* Page excerpt
+ + + + + + +

This is the case study of Mr. Jones, a 65 year old male, who was admitted to the emergency department with persistent cough and episodes of chest pain over the last five days. He appeared to be experiencing worsening dyspnoea, fever and feeling unwell. It was also noted that he had a poor urine output over the last 24 hours. An indwelling catheter was inserted which only obtained 20 mLs of amber urine. Mr. Jones clinical assessment revealed that his Glasgow Coma Score was 11/15.
He was opening his eyes to speech, only making inappropriate words and localizes to pain. He was also pyrexial with a temperature of 39. 0 ? C, diaphoretic with hot peripheries, hypotensive BP 90/45 mmHg (MAP 60 mmHg), and tachyopneic at 30breaths/min and tachycardic at 120beats/min. This paper will not only define SIRS/sepsis but will also discuss the clinical manifestations in relation to the pathophysiology of systemic inflammatory response syndrome (SIRS)/sepsis in relation to Mr. Jones. Mr. Jones appeared to be in distressed.
He is now using his accessory muscles to breathe, crackles are heard on auscultation and there is decreased air entry in the left and right bases. Chest X ray revealed consolidation on the left lower lobe and atelectasis in the right lower lobe. After a series of investigation in the emergency department, Mr. Jones was commenced on Normal Saline at 125 mls/hr and he was given oxygen via non rebreather mask at 10L/min. He was then transferred to the intensive care unit for respiratory and circulatory support and a provisional diagnosis of sepsis due to a respiratory source.
Sepsis is a condition characterized by a systemic inflammation response syndrome (SIRS) and the presence of infection (Steen 2009:48). This is the cascade of inflammatory events that are part of the body’s response to an insult in an attempt to maintain homeostasis (Lever and Mackenzie, 2007:879). Systemic inflammatory response syndrome (SIRS) is a systemic reaction to infection as evidenced by two or more of the following symptoms: Temperature > 38? C or < 36? C; Heart rate > 90 beats per minute;
Respiratory rate > 20 breaths per minute; White blood count > 12,000 or < 4000 per ml (Levy et al, 2003:1250). In December 2001, the American College of Chest Physician (ACCP), the Society of Critical Care Medicine (SCCM), American Thoracic Society and European Society of Intensive Care Medicine met and expanded this list of signs and symptoms to include chills, decreased urine output, decreased skin perfusion, poor capillary refill, skin mottling, decreased platelet count, petechiae, hypoglycaemia, and unexplained change in mental state (Urden, et al. 006:1023). When a confirmed systemic response to infection is associated with SIRS, sepsis has developed (Wagenlehner et al. 2007:30). Sepsis can be caused by pathogens other than bacteria, such as fungi, viruses, and protozoa (Munford, 2001:63). Regardless of the causative organism, sepsis can result in systemic complications that occur as circulating chemical mediators released by the inflammatory response compromised the patients cardiovascular system (Cunha, 2003:24).

+ + + + + + +

* Provided information
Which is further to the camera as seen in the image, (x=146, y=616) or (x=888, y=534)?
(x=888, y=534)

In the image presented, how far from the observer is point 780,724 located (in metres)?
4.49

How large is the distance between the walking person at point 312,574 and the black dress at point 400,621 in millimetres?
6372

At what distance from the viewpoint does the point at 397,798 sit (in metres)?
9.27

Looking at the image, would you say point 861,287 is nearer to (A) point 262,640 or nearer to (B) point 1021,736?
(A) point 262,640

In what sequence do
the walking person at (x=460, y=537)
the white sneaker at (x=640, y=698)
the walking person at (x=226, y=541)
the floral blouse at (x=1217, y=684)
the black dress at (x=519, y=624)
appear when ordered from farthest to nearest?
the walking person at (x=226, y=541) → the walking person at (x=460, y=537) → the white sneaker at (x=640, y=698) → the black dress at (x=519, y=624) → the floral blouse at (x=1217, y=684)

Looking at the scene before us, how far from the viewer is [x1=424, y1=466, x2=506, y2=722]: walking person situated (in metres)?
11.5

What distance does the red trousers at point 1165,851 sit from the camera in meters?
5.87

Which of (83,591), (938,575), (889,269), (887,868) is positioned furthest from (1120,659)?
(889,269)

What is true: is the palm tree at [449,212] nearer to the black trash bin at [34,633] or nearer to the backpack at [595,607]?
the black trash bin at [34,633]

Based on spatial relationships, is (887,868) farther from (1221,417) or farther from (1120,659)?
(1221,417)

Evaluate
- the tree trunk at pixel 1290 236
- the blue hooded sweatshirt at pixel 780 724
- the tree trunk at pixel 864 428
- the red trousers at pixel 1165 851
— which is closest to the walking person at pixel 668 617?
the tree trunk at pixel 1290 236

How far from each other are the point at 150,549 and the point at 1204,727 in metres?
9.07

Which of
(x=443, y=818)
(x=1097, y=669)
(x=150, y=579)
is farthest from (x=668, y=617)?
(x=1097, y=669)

+ + + + + + +

* Required action 1
Using the sepsis case study, answer each question below.
(a) How much urine did the indwelling catheter obtain?
(b) What did Mr. Jones's chest X-ray reveal?
(c) Besides bacteria, which pathogens does the case study say can cause sepsis?
* Required action 2
Carry on the sepsis case study from its final sentence.

* Written answer 1
(a) 20 mLs of amber urine.
(b) Consolidation on the left lower lobe and atelectasis in the right lower lobe.
(c) Fungi, viruses, and protozoa.

* Written answer 2
Severe sepsis occurs when hypoperfusion, hypotension and organ dysfunction develop. If hypotension and perfusion abnormalities, lactic acidosis, oligoria and acute onset of mental deterioration occur despite aggressive fluid resuscitation and inotropic therapy, septic shock is present (Munford, 2001:65). Mr. Jones CX-ray confirmed to have consolidation on the left lower lobe and atelectasis in the right lower lobe. Respiratory infection is the likelihood of the source of sepsis in Mr. Jones’s case.
Once a microbial infection develops, a general but complex inflammatory response develops, resulting in increased capillary permeability and blood flow (Urden et al. 2006:1032). These responses allow immunologic cells to migrate toward the site of infection; phagocytic actions begin and activate the complement system. Munford 2001 states that once the complement system is activated, more WBC’s come to the site of infection and as many as 40 inflammatory mediators are released. Mr. Jones white cell count is elevated and revealed at 1400 mm while his CRP is also raised.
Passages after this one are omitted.